A new economic immigration pilot aims to fill labour gaps
Temporary foreign workers will be able to apply under this pilot in early 2020.
Canada is committed to attracting the best talent from around the world to fill skill shortages, drive local economies, and create and support middle-class jobs in communities across the country that will benefit all Canadians.
Canada is launching a new three-year economic immigration pilot that will fill labour shortages, particularly in meat processing and mushroom production, within the agri-food sector and help meet Canada’s ambitious export targets.
The agriculture and agri-food industry is an important contributor to Canada’s economic growth and vitality, supporting one in eight jobs across the country. Agricultural exports hit a new record in 2018, reaching $66.2 billion
Over the past several years, industries such as meat processing and mushroom production have experienced ongoing difficulty in finding and keeping new employees.
This new pilot aims to attract and retain workers by providing them with an opportunity to become permanent residents.

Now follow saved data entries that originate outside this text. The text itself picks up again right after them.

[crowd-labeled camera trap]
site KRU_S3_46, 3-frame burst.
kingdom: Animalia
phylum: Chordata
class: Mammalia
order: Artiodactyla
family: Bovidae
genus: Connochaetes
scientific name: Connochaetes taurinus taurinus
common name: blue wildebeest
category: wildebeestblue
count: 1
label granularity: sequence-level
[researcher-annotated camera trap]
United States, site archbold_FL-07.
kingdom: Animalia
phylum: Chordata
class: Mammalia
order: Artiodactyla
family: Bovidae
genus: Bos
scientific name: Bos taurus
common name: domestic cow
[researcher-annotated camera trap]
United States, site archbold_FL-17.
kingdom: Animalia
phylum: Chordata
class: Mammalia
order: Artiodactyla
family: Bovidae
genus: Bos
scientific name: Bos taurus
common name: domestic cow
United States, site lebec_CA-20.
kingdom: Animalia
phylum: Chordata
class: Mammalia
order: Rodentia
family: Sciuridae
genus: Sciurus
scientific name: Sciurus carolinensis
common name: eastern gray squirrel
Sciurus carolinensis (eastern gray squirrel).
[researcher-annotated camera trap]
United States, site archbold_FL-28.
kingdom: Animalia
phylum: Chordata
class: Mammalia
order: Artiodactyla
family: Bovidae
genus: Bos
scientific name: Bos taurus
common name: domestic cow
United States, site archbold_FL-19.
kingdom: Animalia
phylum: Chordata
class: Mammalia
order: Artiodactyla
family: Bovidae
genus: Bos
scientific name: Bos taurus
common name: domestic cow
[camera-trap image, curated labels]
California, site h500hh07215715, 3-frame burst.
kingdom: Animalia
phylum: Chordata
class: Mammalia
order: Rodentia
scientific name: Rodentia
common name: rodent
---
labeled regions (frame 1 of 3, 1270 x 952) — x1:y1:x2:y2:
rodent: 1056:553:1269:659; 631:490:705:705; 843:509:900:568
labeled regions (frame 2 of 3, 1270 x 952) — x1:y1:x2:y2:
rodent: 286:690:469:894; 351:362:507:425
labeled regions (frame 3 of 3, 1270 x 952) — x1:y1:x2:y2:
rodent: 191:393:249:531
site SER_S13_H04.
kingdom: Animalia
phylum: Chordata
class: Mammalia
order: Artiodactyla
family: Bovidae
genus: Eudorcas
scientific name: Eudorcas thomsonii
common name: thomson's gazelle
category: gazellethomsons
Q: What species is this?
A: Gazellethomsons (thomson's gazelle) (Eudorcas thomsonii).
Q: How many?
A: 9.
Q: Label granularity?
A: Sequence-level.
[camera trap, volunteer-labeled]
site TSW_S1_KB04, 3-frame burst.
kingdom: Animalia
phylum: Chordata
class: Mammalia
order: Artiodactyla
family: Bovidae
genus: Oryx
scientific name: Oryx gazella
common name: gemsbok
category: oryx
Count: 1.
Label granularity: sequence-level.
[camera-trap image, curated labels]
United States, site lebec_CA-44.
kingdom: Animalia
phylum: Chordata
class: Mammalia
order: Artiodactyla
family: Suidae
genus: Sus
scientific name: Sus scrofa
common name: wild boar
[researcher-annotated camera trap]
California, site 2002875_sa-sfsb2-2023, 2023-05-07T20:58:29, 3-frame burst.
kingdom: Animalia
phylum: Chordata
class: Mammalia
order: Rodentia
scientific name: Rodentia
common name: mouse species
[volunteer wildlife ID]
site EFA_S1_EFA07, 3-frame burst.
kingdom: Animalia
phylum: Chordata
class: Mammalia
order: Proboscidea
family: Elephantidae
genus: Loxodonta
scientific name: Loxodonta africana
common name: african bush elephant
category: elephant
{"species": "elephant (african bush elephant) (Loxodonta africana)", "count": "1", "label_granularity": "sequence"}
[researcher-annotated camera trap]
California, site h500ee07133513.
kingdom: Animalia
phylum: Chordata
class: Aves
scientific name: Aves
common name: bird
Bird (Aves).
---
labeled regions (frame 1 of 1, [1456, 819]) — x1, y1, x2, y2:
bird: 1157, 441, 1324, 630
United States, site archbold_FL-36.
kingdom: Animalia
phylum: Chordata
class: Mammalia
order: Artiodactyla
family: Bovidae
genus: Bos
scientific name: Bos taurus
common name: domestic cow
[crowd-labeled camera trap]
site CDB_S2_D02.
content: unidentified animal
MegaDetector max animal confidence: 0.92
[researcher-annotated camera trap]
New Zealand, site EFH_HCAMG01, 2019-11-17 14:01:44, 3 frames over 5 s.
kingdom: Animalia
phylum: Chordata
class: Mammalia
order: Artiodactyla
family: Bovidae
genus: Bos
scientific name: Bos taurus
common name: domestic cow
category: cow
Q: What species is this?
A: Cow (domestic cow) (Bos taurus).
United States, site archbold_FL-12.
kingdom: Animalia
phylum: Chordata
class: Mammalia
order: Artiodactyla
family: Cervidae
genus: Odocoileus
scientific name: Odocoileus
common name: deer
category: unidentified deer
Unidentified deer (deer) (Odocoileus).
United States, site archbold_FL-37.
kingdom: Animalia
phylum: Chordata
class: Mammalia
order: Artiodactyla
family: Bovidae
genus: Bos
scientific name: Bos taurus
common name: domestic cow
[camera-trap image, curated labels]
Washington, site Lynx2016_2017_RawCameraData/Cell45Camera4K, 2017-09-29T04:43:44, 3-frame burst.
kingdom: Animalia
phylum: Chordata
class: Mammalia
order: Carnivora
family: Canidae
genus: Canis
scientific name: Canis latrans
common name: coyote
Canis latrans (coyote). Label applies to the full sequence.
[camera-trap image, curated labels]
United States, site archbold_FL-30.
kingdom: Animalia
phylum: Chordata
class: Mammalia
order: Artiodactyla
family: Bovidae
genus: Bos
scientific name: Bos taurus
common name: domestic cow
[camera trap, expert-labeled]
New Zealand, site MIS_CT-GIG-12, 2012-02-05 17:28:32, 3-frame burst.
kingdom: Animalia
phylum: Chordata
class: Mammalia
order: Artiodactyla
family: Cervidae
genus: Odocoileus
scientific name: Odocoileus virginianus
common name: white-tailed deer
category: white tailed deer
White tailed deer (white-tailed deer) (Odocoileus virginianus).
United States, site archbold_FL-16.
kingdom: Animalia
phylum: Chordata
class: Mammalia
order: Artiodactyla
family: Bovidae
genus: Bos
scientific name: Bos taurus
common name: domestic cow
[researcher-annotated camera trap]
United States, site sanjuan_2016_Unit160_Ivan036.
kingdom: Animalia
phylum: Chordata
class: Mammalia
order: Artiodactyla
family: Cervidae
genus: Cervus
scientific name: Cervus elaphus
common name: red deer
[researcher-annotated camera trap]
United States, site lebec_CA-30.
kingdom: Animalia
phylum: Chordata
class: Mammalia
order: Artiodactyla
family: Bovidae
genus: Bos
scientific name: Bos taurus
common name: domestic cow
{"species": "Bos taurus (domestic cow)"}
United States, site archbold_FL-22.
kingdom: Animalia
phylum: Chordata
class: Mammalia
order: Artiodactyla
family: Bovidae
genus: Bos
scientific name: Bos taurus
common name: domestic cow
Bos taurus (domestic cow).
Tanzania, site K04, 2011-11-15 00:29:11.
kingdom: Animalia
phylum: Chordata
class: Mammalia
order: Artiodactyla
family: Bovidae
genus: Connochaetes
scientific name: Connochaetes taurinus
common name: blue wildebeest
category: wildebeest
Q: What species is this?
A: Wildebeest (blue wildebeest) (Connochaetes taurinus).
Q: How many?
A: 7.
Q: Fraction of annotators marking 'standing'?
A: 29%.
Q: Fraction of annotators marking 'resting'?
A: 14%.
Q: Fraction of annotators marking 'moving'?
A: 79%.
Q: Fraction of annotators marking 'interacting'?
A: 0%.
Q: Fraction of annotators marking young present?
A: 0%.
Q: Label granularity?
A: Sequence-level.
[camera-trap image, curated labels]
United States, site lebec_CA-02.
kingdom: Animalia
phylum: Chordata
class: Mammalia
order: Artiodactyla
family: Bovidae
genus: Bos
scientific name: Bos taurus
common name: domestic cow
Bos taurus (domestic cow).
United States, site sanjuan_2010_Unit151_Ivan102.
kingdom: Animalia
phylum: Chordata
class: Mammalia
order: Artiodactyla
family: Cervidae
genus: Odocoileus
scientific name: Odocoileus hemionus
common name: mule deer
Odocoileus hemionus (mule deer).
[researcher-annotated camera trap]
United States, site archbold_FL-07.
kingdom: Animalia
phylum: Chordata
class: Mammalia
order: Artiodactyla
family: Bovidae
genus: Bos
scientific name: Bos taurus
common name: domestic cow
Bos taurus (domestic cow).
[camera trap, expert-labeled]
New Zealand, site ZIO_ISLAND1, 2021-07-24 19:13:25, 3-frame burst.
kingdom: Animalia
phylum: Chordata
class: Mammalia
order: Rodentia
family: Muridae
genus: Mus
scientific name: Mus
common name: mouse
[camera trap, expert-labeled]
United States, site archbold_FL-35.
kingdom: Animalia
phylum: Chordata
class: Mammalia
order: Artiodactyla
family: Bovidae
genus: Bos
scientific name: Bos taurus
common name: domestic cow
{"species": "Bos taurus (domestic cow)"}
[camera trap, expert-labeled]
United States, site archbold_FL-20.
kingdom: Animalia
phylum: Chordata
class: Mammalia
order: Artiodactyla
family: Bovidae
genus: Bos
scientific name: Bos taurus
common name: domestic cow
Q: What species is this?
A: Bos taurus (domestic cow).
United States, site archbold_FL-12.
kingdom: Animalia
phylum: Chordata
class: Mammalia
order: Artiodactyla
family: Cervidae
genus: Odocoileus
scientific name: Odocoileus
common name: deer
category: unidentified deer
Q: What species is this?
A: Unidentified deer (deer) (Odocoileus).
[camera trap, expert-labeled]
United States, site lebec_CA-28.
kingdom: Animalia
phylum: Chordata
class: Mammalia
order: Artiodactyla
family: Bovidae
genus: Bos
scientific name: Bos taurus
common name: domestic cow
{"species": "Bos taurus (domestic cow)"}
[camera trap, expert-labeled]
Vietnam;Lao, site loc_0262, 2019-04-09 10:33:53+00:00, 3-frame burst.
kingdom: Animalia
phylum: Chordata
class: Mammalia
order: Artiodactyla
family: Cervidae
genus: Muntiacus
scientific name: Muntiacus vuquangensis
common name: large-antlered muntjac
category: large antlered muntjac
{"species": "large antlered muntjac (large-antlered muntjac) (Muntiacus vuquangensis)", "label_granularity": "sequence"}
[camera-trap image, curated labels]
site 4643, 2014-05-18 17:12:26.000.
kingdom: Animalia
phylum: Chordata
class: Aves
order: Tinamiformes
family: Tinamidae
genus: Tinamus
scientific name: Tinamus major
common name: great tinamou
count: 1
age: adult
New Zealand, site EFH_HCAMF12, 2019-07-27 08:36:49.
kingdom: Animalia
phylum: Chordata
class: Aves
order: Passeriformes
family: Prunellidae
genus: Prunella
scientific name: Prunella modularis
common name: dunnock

The Agri-Food Immigration Pilot complements Canada’s economic immigration strategy, which includes the Atlantic Immigration Pilot, the Rural and Northern Immigration Pilot, the Global Skills Strategy, a revitalized Express Entry and an expanded Provincial Nominee Program.
“The success of our Canadian farmers and food processors depends on their ability to recruit and retain the workforce they need to capture opportunities at home and abroad. This pilot will help to ensure that employers in the agriculture and agri-food sector have the people they need to get the job done, to help drive our economy and to feed the world,” said Marie-Claude Bibeau, Minister of Agriculture and Agri-Food.
Employers in the agri-food sector who intend to be part of the pilot will be eligible for a two-year Labour Market Impact Assessment. Temporary foreign workers will be able to apply under this pilot in early 2020.
A maximum of 2,750 principal applicants, plus family members, will be accepted for processing in any given year. This represents a total of approximately 16,500 possible new permanent residents over the three-year duration of the pilot.